Search the records below for the string "Free", and report each line that contains it.

*** Dataset Section Begins ***

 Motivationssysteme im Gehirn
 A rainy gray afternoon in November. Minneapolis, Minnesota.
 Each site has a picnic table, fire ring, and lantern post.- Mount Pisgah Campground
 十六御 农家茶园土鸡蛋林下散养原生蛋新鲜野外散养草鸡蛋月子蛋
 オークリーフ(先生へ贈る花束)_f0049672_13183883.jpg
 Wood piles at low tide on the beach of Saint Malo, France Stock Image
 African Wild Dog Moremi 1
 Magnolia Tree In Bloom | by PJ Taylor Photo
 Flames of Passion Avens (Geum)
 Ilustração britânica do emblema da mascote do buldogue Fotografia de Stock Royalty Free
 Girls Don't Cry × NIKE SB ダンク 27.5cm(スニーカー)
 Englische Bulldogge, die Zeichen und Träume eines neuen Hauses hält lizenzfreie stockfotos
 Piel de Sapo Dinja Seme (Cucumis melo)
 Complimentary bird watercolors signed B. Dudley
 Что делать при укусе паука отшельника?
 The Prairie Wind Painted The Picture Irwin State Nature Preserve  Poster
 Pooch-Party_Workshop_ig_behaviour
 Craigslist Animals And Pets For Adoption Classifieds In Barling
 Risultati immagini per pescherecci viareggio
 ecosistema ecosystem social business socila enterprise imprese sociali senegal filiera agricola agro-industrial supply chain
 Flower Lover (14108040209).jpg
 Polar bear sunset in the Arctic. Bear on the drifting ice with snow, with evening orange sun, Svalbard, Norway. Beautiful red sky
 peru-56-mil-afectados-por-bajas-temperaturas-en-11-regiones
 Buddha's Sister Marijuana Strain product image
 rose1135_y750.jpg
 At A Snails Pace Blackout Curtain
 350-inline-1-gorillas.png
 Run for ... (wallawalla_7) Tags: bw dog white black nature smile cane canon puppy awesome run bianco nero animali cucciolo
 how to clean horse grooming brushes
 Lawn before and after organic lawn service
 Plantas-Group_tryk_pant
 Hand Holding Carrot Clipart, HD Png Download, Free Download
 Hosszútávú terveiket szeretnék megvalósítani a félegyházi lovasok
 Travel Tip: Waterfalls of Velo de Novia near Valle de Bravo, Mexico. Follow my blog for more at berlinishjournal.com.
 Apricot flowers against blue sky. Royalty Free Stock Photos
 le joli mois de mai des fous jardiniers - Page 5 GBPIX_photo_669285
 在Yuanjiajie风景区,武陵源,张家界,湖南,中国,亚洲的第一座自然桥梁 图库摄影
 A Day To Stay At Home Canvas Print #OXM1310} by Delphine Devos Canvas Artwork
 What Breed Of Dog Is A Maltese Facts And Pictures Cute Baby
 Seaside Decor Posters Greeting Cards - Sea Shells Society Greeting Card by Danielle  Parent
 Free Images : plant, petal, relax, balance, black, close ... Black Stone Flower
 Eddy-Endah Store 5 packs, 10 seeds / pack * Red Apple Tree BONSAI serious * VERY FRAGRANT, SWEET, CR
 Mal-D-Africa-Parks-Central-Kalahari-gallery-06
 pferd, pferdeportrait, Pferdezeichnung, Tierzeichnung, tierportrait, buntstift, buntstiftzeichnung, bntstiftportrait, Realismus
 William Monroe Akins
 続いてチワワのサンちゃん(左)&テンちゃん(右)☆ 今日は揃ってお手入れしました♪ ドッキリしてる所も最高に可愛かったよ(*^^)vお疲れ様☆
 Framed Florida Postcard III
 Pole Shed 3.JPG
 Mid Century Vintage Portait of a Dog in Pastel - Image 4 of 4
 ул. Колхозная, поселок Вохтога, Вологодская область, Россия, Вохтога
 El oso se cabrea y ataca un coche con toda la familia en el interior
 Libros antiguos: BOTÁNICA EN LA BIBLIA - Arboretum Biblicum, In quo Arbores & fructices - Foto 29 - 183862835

*** Dataset Section Ends ***

Result for this task
 Ilustração britânica do emblema da mascote do buldogue Fotografia de Stock Royalty Free
 Hand Holding Carrot Clipart, HD Png Download, Free Download
 Apricot flowers against blue sky. Royalty Free Stock Photos
 Free Images : plant, petal, relax, balance, black, close ... Black Stone Flower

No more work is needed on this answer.